### TEXTAUSZUG
- - -

Schulbegleiter händeringend gesucht
Dennoch würden vor Beginn des Dienstes stets Absprachen über Rolle und Funktion der Begleiterinnen und Begleiter mit den Lehrkräften getroffen. Händeringend suchen die Malteser aktuell nach neuen Schulbegleiterinnen und Schulbegleitern, denn die Warteliste mit hilfsbedürftigen Kindern sei lang, so Wellinger. Der Dienst ist kein Ehrenamt und wird in Teilzeit entlohnt. Pädagogische Vorerfahrungen sind nicht nötig, allerdings sollte man empathisch sein und gut mit Stresssituationen umgehen können. Auch eine gewisse Flexibilität sei notwendig, denn die Gefühlslage etwa von autistischen Kindern könne sich von einem auf den anderen Tag komplett ändern.

- - -

Beantworte anhand des Textauszugs über Schulbegleiter:
(a) Worüber werden vor Beginn des Dienstes Absprachen mit den Lehrkräften getroffen?
(b) Warum suchen die Malteser händeringend nach neuen Schulbegleiterinnen und Schulbegleitern?
(c) Ist der Dienst ein Ehrenamt, und wie wird er entlohnt?
Stütze dich ausschließlich auf den Textauszug.

### BEREITGESTELLTE DATEN
- - -

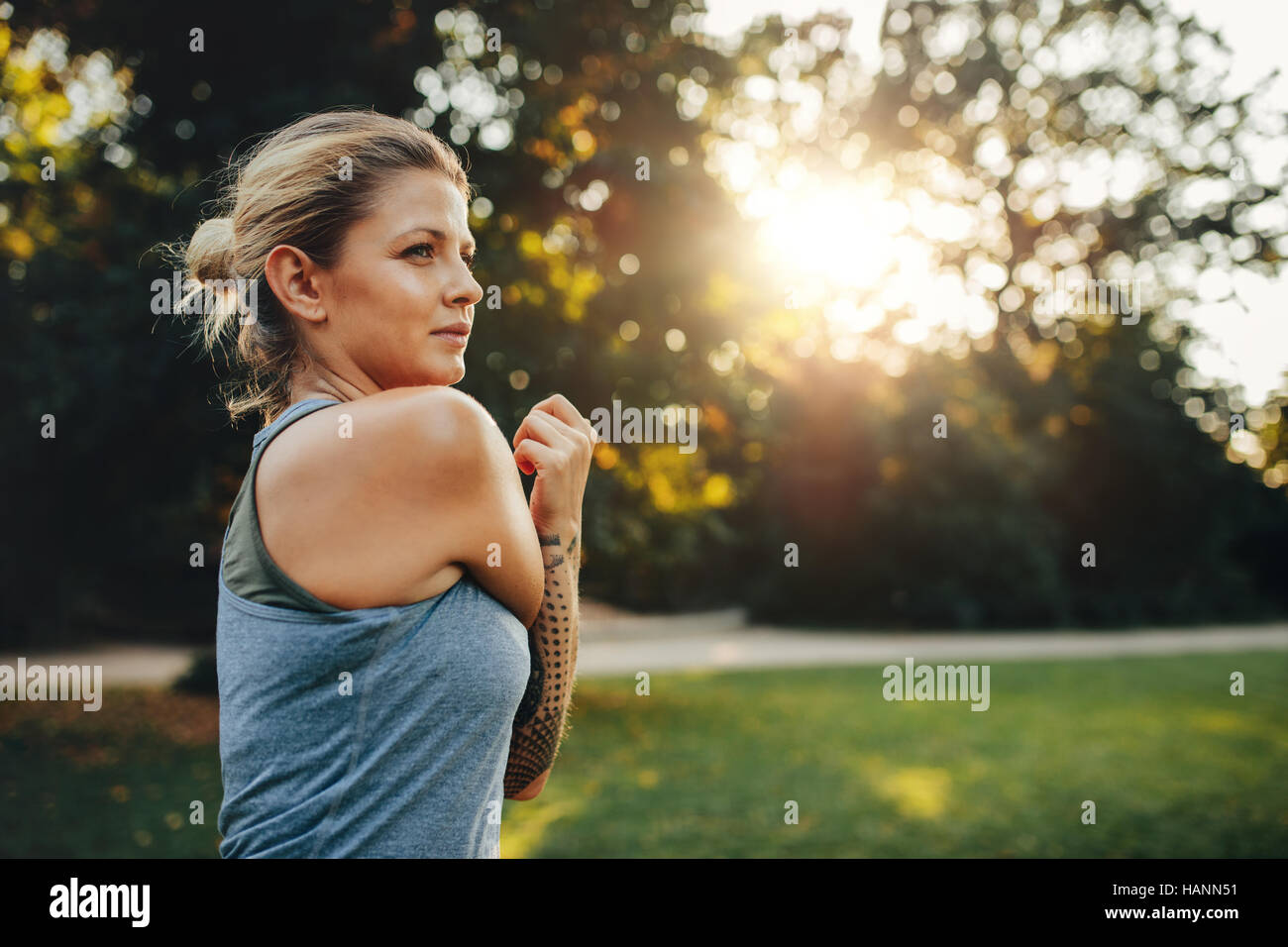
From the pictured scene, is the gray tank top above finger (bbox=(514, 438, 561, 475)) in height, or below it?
below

- - -

### ERGEBNIS
(a) Über Rolle und Funktion der Begleiterinnen und Begleiter.
(b) Weil die Warteliste mit hilfsbedürftigen Kindern lang ist.
(c) Nein, der Dienst ist kein Ehrenamt; er wird in Teilzeit entlohnt.